Print the line that contains "Презентация на тему пчела медоносная", then every line after it until the entries end, exactly as they read; do not include pictures.

(Beginning of RECORDS FOR THE TASK)

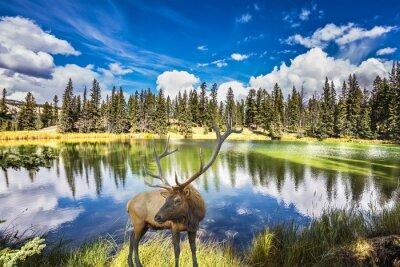 Fototapet Röd hjort med förgrenade horn kostar på charmiga sjö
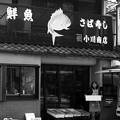 Photos: さば寿司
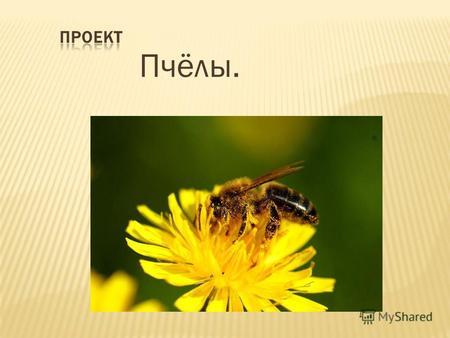 Презентация на тему пчела медоносная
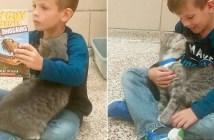 仲良しな男の子と猫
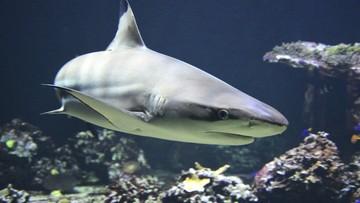 Może zginąć nawet pół miliona rekinów. Powodem szczepionka na Covid-19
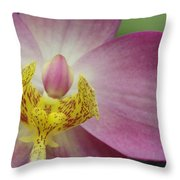 Purple And Yellow Orchid Throw Pillow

(End of RECORDS FOR THE TASK)

YOUR SOLUTION:
 Презентация на тему пчела медоносная
 仲良しな男の子と猫
 Może zginąć nawet pół miliona rekinów. Powodem szczepionka na Covid-19
 Purple And Yellow Orchid Throw Pillow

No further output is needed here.